"Instructions for living a life: Pay attention. Be astonished. Tell about it." – Mary Oliver

London Day 8: Churchill War Rooms

Monday 28th April

This morning we woke up, had breakfast then packed and checked out of the hotel. We left our bags at the hotel and walked to the Churchill War Rooms. These are the basement rooms where the British leaders ran the war effort during World War II. At the end of the war, they left the complex as it was and you can now go and have a look. It was pretty interesting, especially seeing some of the living quarters and the map room. Some photos:

They had a recreation of one of the meetings playing in this room. They were discussing whether to bomb civilian areas!

On our way back to the hotel we stopped at Humble Crumble in Soho and picked up two crumbles. I’d been wanting to take G to try them since I had them on the East End Food Tour. We had the apple crumble with custard and meringue and rhubarb crumble with custard and cream. Still yummy! G enjoyed it. This was the end of our stay in London. We picked up our bags and caught the train to Oxford where I would be spending the next three days while G travelled around visiting clients.


Comments

13 responses to “London Day 8: Churchill War Rooms”

  1. So fascinating! It’s incredible to me what people in London went through during the war.
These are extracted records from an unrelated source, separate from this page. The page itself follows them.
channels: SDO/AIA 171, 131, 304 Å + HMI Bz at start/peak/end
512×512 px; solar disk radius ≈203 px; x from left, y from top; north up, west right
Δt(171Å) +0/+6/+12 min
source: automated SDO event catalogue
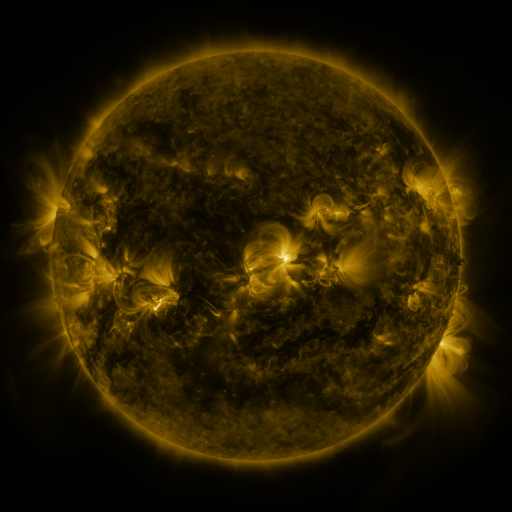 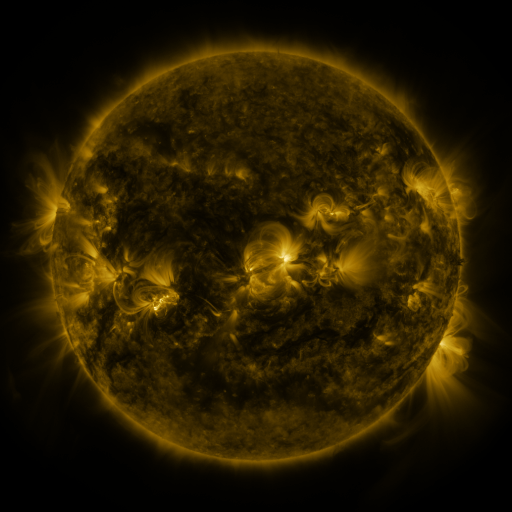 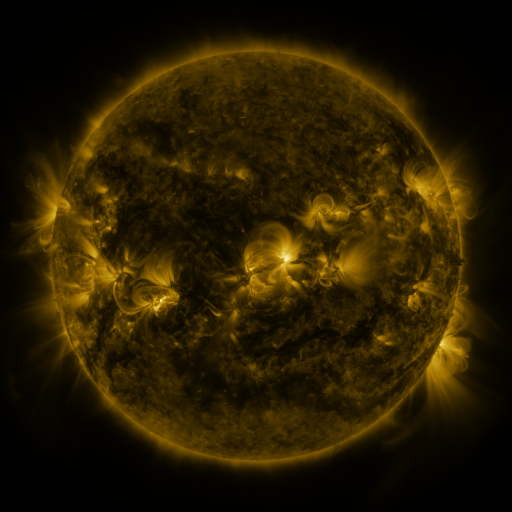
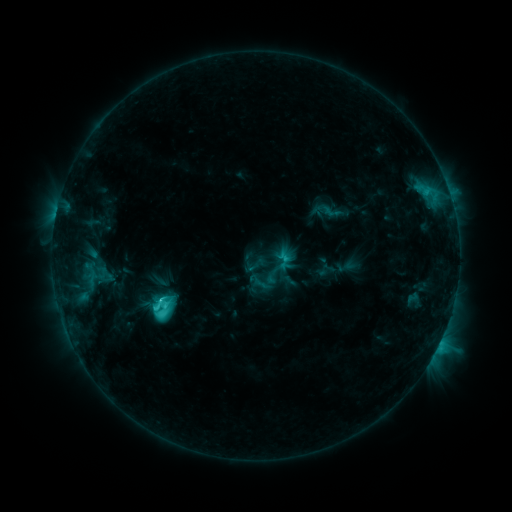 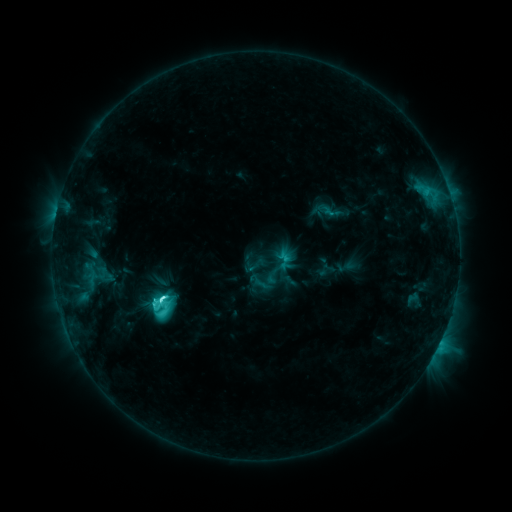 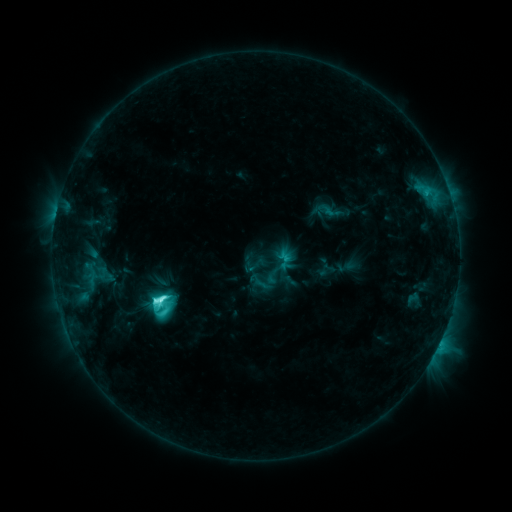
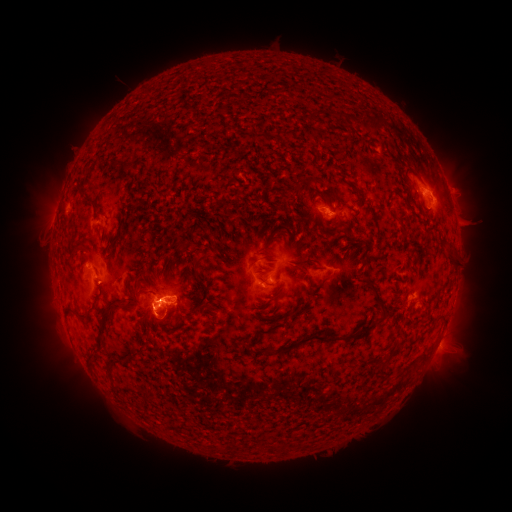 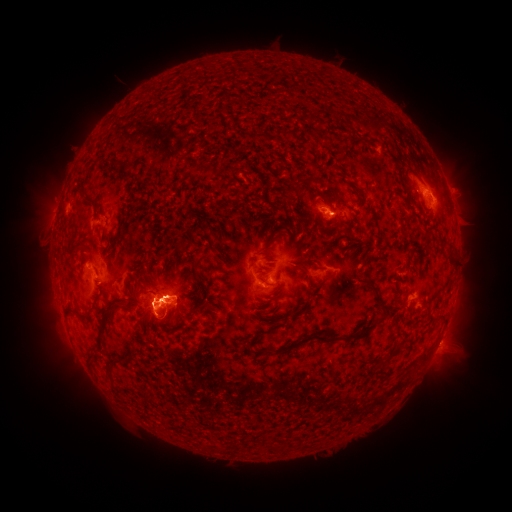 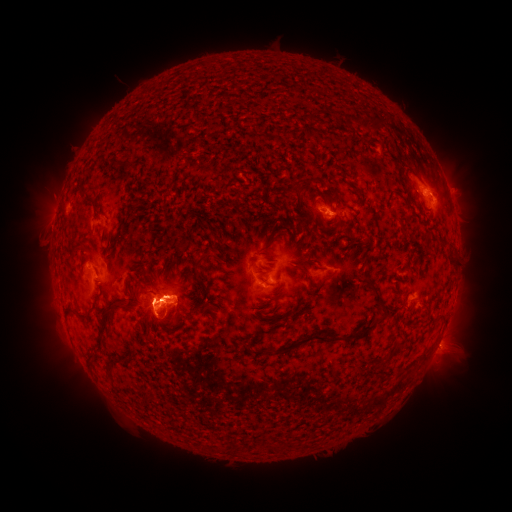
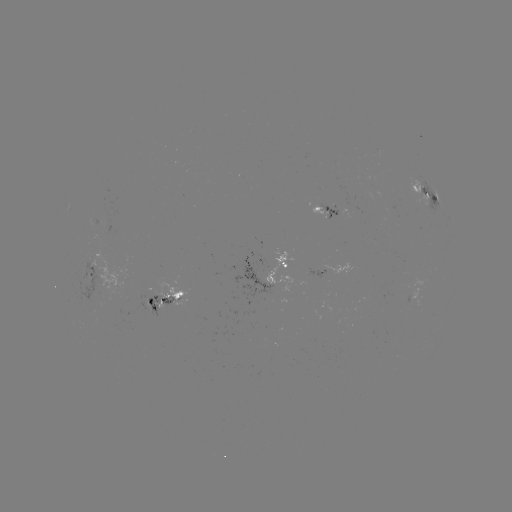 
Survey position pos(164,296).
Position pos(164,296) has C9.7 flare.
    1. I know, I can’t imagine living like that

  2. It’s like a time capsule.

    It really does feel like a horrible nightmare in some ways – like I cannot believe people lived through the horrors of war like this. And then I stop and remember that millions of people are still living through the same hell-on-earth. It’s incredible how the Allies came together, and so sad that wars keep tearing people apart 🙁

    1. I know the whole thing is so sad. Most people just want to live their life, look after their family and had enough to live on, and then you have awful people who just wreck everything.

  3. Wow, fascinating, cool that they kept it like it was. As Elisabeth said, it’s horrible that we are still doing this to each other.

    1. Yes, I know.

  4. This is one of the more fascinating places to visit, I loved it’s sense of history when we went way back when. My parents were of that generation that lied their way into the military. Which is just as well, as maybe they would never have met, and I might not be here right now.

    1. It was such a different time. I guess you do what you have to do in the circumstances you find yourself in, but I can’t imagine what I would have done in those times.

      1. I have some small insight into those days because those are the very same days my parents lived through. They never really talked too much about what they went through other than some of the better, or fun times. We now really don’t appreciate how it was for them back then.

        1. I can imagine most people wanted to put the war years firmly behind them.

  5. At first I read that you were checking out of your hotel and then saw the pics of the room and thought ‘This was your room?’ No, no it was not. Amazing to see the British war rooms. Untouched- so crazy.

    1. Haha! I would have been extremely disappointed if this was our room – no windows.

  6. That cooking range. I was not expecting that but of course how else would it look like.
    So interesting.

    Thank for sharing yet another interesting museum.